Crabby's and Plankton’s attempts at understanding and friendship provide good examples for beginning readers.

LET'S PLAY, CRABBY!

From the Crabby Book series , Vol. 2

The grumpy crab and cheerful plankton are back for another four chapters of miscommunication following series opener Hello, Crabby! (2019).
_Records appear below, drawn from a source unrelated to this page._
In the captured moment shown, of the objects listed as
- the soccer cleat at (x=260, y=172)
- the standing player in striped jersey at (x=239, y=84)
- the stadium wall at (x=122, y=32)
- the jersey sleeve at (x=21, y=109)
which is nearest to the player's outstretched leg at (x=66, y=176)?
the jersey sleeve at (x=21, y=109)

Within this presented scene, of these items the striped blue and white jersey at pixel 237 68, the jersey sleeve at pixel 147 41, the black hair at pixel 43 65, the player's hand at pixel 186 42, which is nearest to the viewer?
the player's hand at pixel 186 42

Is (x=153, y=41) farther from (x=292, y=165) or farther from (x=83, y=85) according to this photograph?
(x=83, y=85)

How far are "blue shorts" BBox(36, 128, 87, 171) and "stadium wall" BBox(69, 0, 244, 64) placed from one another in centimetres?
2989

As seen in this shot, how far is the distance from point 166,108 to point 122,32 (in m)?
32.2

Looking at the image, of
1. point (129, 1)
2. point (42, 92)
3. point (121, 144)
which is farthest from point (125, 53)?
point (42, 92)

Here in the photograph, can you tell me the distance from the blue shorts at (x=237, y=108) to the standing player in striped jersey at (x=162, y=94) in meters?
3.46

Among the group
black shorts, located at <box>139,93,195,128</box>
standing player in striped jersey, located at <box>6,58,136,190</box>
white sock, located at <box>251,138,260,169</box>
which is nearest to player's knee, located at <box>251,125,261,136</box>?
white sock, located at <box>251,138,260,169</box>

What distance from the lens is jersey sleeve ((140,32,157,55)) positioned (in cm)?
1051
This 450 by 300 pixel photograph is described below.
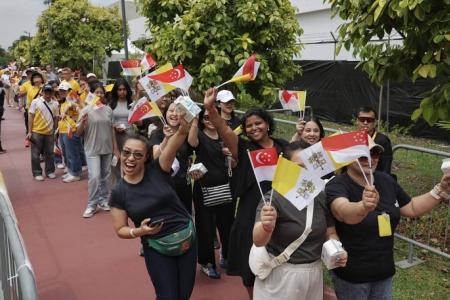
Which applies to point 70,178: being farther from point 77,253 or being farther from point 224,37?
point 224,37

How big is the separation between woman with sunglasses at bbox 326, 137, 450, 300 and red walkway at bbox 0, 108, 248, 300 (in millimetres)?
1663

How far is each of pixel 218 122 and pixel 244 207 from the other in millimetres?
680

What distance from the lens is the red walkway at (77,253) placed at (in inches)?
173

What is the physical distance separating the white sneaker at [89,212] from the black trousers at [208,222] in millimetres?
2430

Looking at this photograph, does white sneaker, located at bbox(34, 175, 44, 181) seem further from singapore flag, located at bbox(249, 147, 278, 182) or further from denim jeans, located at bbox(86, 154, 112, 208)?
singapore flag, located at bbox(249, 147, 278, 182)

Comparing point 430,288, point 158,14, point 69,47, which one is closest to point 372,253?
point 430,288

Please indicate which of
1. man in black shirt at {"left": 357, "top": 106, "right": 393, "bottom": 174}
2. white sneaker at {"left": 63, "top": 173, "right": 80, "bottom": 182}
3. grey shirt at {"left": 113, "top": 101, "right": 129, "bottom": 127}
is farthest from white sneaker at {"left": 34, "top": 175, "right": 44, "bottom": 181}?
man in black shirt at {"left": 357, "top": 106, "right": 393, "bottom": 174}

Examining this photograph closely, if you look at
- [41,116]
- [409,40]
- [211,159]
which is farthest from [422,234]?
[41,116]

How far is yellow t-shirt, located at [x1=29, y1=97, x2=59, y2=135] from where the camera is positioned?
319 inches

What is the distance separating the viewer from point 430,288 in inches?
170

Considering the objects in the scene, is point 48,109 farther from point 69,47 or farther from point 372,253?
point 69,47

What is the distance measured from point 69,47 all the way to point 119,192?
23.1 m

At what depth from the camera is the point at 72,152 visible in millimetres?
8242

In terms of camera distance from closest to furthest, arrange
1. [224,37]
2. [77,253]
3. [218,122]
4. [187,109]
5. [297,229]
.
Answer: [297,229]
[187,109]
[218,122]
[77,253]
[224,37]
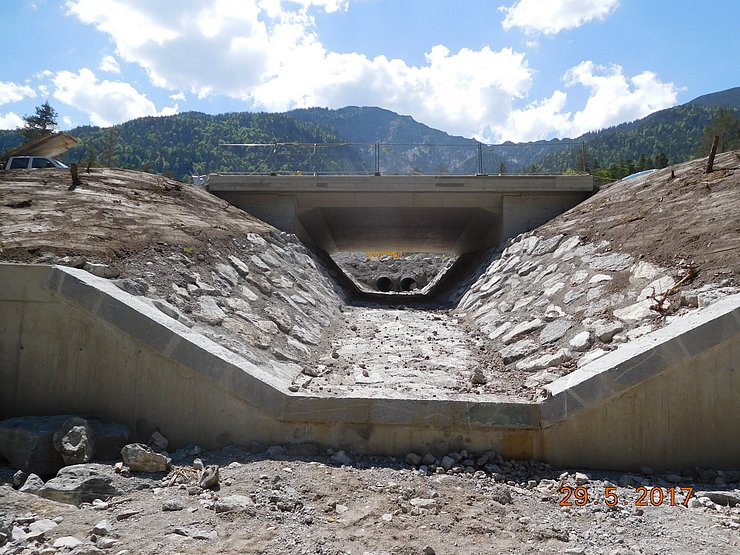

Once again, Crabby just wants a day at the beach: “The wind in my face. / The spray in my eyes. / The kelp in my claws. / It is enough to make a crab crabby.” Sociable Plankton tries to get Crabby to play familiar childhood games: guess who, Simon says, hide-and-seek, and tag. In each short chapter, Crabby and Plankton’s repartee, loaded with double meanings, leads to misunderstandings that new readers will easily understand. For example, when Plankton proclaims, “YAY! We can play Simon Says!” Crabby replies, “Who is Simon?” Finally they agree to play Crabby says. Of course, Crabby’s first command is “Crabby says— / stop playing Crabby Says!” Color-coded speech bubbles make following their arguments easy. Appropriately repetitive dialogue-only text, uncluttered backgrounds, and a small trim size help new readers make the transition to longer books. Throughout, Crabby and Plankton remain true to their personas. Crabby is grumpy but polite—not actively mean. The persistent Plankton, though increasingly exasperated, is ultimately patient. Neither abandons civility and courtesy just because they have different interests or styles.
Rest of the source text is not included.